No (intentional) changes in behavior in this change, though.
diff --git a/server.go b/server.go
index 705e62a..4bd2a3e 100644
--- a/server.go
+++ b/server.go
@@ -166,6 +166,7 @@
 		readFrameErrCh:   make(chan error, 1), // must be buffered for 1
 		wantWriteFrameCh: make(chan frameWriteMsg, 8),
 		wroteFrameCh:     make(chan struct{}, 1), // buffered; one send in reading goroutine
+		bodyReadCh:       make(chan bodyReadMsg), // buffering doesn't matter either way
 		doneServing:      make(chan struct{}),
 		advMaxStreams:    srv.maxConcurrentStreams(),
 		writeSched: writeScheduler{
@@ -214,6 +215,7 @@
 	readFrameErrCh   chan error
 	wantWriteFrameCh chan frameWriteMsg // from handlers -> serve
 	wroteFrameCh     chan struct{}      // from writeFrameAsync -> serve, tickles more frame writes
+	bodyReadCh       chan bodyReadMsg   // from handlers -> serve
 	testHookCh       chan func()        // code to run on the serve loop
 	flow             flow               // connection-wide (not stream-specific) flow control
 
@@ -504,6 +506,8 @@
 				settingsTimer.Stop()
 				settingsTimer.C = nil
 			}
+		case m := <-sc.bodyReadCh:
+			sc.noteBodyRead(m.st, m.n)
 		case <-settingsTimer.C:
 			sc.logf("timeout waiting for SETTINGS frames from %v", sc.conn.RemoteAddr())
 			return
@@ -1307,22 +1311,50 @@
 	})
 }
 
-// called from handler goroutines
+// A bodyReadMsg tells the server loop that the http.Handler read n
+// bytes of the DATA from the client on the given stream.

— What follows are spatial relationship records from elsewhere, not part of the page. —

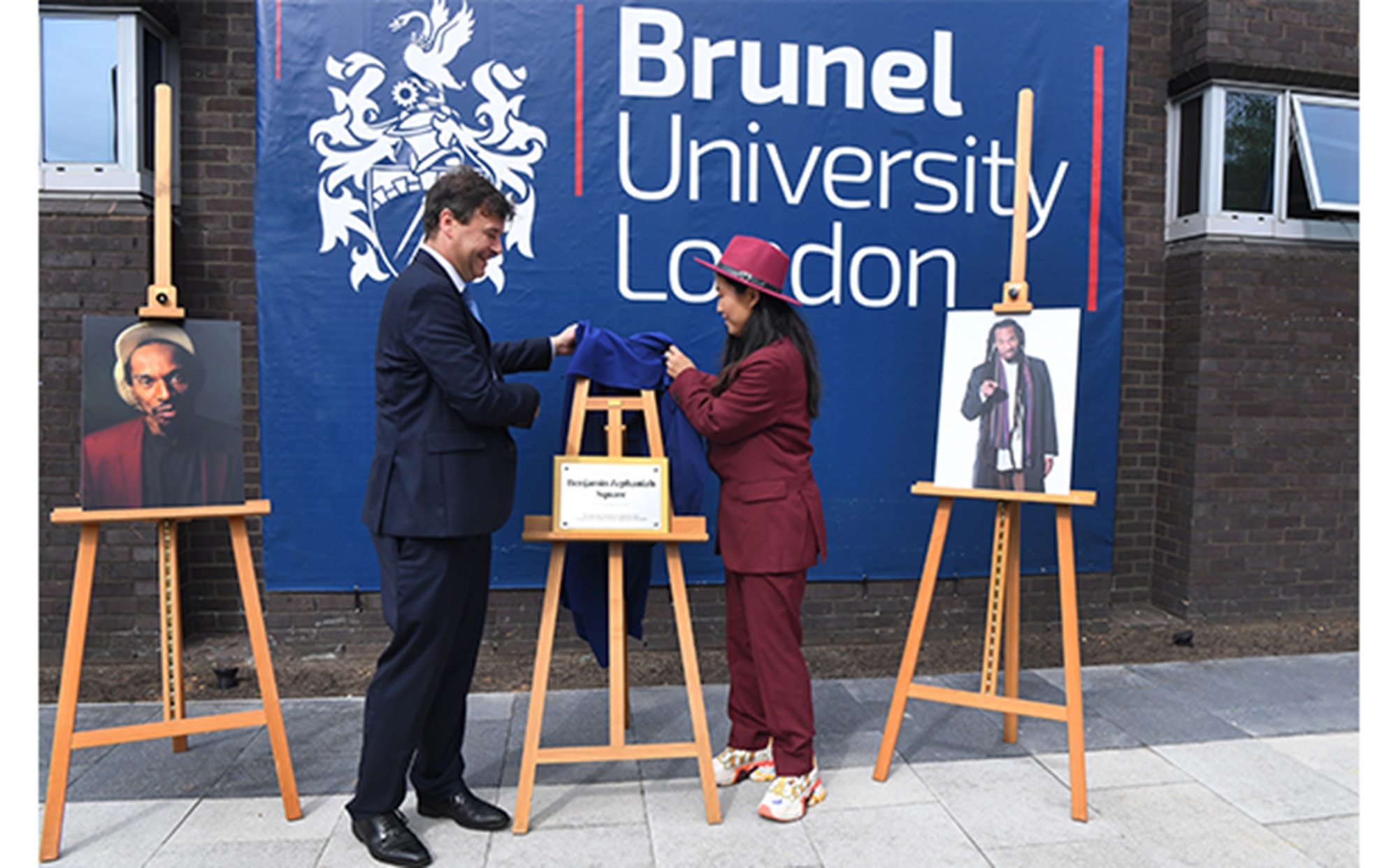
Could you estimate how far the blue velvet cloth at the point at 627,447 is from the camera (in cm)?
323

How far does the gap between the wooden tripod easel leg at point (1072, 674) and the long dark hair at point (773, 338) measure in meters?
1.05

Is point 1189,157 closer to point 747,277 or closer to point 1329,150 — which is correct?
point 1329,150

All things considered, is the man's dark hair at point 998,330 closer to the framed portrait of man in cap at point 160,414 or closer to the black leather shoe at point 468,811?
the black leather shoe at point 468,811

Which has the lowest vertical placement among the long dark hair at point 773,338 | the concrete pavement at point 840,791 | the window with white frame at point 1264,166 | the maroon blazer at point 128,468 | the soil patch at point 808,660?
the concrete pavement at point 840,791

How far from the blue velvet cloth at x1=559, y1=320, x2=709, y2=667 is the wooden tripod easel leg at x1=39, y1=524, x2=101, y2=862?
1616 millimetres

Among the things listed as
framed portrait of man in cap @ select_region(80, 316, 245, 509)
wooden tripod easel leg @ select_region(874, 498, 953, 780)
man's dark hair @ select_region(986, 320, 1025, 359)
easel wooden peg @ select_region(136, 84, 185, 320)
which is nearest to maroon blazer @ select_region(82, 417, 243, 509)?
framed portrait of man in cap @ select_region(80, 316, 245, 509)

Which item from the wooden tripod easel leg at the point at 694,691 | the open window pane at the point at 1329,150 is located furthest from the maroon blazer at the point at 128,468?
the open window pane at the point at 1329,150

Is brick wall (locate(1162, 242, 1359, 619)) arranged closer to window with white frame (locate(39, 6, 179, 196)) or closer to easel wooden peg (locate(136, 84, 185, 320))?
easel wooden peg (locate(136, 84, 185, 320))

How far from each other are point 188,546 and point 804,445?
329 centimetres

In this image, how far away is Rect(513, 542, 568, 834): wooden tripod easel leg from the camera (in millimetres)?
3074

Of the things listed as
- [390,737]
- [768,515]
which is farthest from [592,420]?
[390,737]

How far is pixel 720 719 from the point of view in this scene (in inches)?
158

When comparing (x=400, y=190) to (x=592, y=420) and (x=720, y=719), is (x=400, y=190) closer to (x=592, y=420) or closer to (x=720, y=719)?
(x=592, y=420)

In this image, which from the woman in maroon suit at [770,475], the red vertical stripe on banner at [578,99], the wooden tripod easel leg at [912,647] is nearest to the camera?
the woman in maroon suit at [770,475]
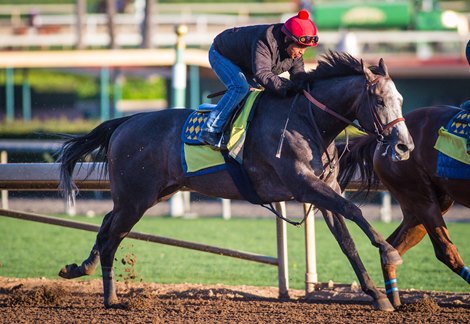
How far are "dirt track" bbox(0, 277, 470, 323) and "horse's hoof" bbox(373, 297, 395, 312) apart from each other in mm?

+type bodyReadMsg struct {
+	st *stream
+	n  int
+}
+
+// called from handler goroutines.
+// Notes that the handler for the given stream ID read n bytes of its body
+// and schedules flow control tokens to be sent.
+func (sc *serverConn) noteBodyReadFromHandler(st *stream, n int) {
+	sc.serveG.checkNotOn() // NOT on
+	sc.bodyReadCh <- bodyReadMsg{st, n}
+}
+
+func (sc *serverConn) noteBodyRead(st *stream, n int) {
+	sc.serveG.check()
+	sc.sendWindowUpdate(nil, n) // conn-level
+	// TODO: don't send this WINDOW_UPDATE if the stream is in
+	// stateClosedRemote.  No need to tell them they can send more
+	// if they've already said they're done.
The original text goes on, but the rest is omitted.